Problems
**A.** In the forum thread on finding area with rectangles, what answer did the book give for f(x) = 4x-x^2 from x=0 to x=2 with 2 subintervals?
**B.** Continue the forum thread on finding area with rectangles from where it stops.

Quoted passage
## Begin

You basically want to find the area of the three rectangles. Make sense?

3. tavale21

sort of? how would i find the area's ?

4. wio

Well, for one, what is the area of a rectangle?

5. tavale21

is it from 0 to 3?

6. wio

I'm talking about in the general sense

7. tavale21

that's all that the book has. I looked at another problem and it is f(x) = 4x-x^2 from x=0 to x=2; 2 subintervals and the answer was 7 square units. how did they get that?

8. wio

Okay, I just wanted to say, the area of a rectangle is length times width.

9. wio

So our first task is to find the width of the rectangles.

10. wio

We will split up the interval equally into sub intervals... So we know with n subintervals on the interval [a,b], the width w is:$nw = b-a \implies w=\frac{b-a}{n}$In this case, b = 3, a =0, and n = 3

11. wio

So what is the width of each rectangle?

12. tavale21

ok

13. tavale21

3

14. wio

That is the width of the entire interval, not the width of each subinterval/rectangle

15. wio

$\frac{3-0}{3} = 1$

16. tavale21

oh ok. I see now b-a/n=1

17. wio

Now, to find the length of the interval is a bit tricky.

## End

Recorded information

## Begin

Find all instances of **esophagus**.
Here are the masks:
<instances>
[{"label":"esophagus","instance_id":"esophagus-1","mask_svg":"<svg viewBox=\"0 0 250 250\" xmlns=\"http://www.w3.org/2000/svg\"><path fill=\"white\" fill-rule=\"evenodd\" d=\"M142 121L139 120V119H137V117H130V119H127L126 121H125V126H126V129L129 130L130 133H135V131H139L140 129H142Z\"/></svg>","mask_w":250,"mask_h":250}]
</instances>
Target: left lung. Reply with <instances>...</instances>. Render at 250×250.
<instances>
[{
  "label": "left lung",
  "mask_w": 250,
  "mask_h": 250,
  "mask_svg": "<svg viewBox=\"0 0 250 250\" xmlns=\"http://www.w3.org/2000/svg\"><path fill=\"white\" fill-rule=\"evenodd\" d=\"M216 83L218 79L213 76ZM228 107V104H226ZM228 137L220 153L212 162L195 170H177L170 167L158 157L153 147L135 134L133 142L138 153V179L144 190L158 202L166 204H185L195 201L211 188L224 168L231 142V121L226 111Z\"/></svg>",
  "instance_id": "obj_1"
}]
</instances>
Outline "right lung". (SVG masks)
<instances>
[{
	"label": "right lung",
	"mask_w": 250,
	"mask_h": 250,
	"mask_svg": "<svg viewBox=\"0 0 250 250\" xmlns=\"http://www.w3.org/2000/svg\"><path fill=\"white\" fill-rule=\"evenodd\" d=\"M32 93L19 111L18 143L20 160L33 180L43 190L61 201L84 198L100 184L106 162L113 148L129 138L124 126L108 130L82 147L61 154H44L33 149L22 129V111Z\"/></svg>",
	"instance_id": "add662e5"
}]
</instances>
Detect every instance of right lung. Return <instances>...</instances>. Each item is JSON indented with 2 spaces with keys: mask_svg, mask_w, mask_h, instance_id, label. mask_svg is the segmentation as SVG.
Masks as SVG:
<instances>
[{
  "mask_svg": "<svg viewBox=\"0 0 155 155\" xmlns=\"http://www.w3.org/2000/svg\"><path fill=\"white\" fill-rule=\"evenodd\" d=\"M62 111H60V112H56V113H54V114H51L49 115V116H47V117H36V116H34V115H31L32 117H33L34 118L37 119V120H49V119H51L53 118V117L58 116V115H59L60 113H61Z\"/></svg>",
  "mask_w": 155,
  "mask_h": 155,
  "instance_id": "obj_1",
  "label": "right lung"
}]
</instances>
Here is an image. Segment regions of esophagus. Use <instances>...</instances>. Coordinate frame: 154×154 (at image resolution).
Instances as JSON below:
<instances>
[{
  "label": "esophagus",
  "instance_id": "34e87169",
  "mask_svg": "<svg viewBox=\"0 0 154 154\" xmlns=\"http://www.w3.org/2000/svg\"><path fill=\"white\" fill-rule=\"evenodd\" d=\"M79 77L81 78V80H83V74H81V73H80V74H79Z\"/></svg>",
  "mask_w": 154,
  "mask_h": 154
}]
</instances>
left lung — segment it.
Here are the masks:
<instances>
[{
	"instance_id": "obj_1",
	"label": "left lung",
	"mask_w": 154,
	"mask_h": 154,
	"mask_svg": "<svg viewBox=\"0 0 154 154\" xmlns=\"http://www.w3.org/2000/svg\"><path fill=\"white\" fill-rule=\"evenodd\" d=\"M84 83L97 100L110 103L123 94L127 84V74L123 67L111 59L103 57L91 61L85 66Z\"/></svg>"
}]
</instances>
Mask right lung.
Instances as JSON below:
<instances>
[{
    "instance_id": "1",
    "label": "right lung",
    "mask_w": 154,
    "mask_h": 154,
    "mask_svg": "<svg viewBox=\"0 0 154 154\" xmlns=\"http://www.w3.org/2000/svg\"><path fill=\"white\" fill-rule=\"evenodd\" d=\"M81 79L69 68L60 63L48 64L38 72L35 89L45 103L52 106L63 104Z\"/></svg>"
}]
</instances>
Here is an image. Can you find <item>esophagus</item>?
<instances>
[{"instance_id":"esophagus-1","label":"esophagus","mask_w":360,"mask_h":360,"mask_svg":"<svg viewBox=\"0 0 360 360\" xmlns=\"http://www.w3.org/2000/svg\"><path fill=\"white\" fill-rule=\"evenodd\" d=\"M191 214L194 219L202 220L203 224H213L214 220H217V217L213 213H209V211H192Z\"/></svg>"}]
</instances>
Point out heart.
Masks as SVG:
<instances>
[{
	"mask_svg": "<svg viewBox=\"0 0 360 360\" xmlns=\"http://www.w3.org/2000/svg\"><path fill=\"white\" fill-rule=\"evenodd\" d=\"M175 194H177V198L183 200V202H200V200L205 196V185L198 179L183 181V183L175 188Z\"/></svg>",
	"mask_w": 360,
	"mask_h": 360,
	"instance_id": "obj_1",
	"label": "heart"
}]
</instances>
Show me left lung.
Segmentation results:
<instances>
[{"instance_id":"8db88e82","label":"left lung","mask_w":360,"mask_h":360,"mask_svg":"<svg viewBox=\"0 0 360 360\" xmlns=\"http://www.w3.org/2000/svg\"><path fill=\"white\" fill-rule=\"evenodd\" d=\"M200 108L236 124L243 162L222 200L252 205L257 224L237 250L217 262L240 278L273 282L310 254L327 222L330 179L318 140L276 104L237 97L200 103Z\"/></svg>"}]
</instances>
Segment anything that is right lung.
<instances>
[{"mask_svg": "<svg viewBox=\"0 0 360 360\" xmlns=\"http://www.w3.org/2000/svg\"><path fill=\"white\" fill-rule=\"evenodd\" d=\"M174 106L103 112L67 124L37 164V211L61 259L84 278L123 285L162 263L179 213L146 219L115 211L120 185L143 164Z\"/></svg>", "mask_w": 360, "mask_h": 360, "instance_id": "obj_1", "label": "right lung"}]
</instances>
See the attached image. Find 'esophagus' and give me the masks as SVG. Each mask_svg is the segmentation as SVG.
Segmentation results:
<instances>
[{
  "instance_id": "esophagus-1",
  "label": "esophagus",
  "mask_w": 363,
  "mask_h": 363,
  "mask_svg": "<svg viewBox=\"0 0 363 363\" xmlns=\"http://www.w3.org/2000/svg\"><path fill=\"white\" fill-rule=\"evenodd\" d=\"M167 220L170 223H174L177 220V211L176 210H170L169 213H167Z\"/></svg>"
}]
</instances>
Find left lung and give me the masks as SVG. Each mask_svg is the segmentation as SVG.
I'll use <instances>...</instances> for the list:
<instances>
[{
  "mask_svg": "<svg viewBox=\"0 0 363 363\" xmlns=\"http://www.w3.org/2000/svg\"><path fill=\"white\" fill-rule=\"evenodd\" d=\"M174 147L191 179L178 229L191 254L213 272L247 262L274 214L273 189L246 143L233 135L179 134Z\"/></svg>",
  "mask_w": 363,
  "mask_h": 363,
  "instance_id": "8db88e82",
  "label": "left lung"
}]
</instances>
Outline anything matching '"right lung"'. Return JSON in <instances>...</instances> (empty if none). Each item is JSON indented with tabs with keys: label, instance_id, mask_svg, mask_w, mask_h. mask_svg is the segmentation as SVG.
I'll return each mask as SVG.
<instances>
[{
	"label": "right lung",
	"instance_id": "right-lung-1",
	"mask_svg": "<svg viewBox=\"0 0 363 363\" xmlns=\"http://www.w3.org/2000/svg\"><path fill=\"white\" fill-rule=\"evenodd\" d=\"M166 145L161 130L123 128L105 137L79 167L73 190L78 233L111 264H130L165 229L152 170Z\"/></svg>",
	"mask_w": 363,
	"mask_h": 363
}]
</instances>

## End

Answers to the tasks
**A.** 7 square units

**B.**
18. wio

We need to pick some x in each subinterval. The length is then f(x).

19. wio

But which x do we pick? It depends on the problem. This problem says that you want to pick the right-hand endpoints, so we want to pick the x such that x is the highest value of x for that subinterval.

20. wio

The first interval is from a to a+w, in this case 0 to 1. Since 1 is highest, right hand side, we use f(1) for the length of the interval.

21. wio

So the first interval is $$1*f(1) = 1 * 1^3 = 1$$

22. wio

The second interval is between a+w and (a+w)+w

23. wio

So the highest point is a+w+w = 0+1+1 = 2

24. wio

So the second subinterval area is $$1*f(2) = 1*2^3=1*8=8$$

25. wio

Do you think you can do the third sub interval?

26. tavale21

can you tell me the steps sorry im not good at this?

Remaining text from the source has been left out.